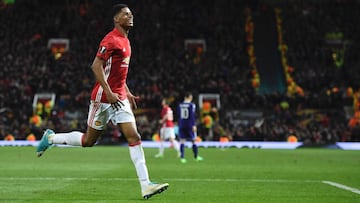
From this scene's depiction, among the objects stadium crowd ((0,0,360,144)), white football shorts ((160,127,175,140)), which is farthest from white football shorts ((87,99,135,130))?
stadium crowd ((0,0,360,144))

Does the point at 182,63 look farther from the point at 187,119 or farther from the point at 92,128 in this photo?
the point at 92,128

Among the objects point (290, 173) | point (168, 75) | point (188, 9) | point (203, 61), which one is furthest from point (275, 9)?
point (290, 173)

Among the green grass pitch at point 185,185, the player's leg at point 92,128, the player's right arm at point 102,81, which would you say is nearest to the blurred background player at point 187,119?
the green grass pitch at point 185,185

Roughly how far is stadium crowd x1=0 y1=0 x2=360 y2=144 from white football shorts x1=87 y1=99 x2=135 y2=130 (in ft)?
81.5

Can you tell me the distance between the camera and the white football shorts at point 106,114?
····················
▸ PROMPT
Copy all of the data above word for word, leaving out the pictures.

▸ COMPLETE ANSWER
From this scene's depiction, among the objects stadium crowd ((0,0,360,144)), white football shorts ((160,127,175,140)), which is farthest from white football shorts ((87,99,135,130))?
stadium crowd ((0,0,360,144))

Does the point at 182,63 look farther from the point at 187,119 or farther from the point at 92,128 in this photo?
the point at 92,128

Among the objects point (290, 173) | point (168, 75) | point (188, 9) | point (203, 61), which one is furthest from point (275, 9)?
point (290, 173)

Among the green grass pitch at point 185,185, the player's leg at point 92,128, the player's right arm at point 102,81, which would you say is nearest to the blurred background player at point 187,119?
the green grass pitch at point 185,185

Roughly how far is stadium crowd x1=0 y1=0 x2=360 y2=144 from white football shorts x1=87 y1=99 x2=135 y2=130 (in ft)?
81.5

Can you tell me the distance between the camera and the white football shorts at point 106,114?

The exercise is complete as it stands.